- **WORK ORDER**:
Copy out all of the data below exactly, so that no word differs from the original.

- **SOURCE MATERIAL**:
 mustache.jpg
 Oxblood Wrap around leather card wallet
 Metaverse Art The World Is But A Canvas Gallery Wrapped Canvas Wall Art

- **RESULT OF THIS TASK**:
 mustache.jpg
 Oxblood Wrap around leather card wallet
 Metaverse Art The World Is But A Canvas Gallery Wrapped Canvas Wall Art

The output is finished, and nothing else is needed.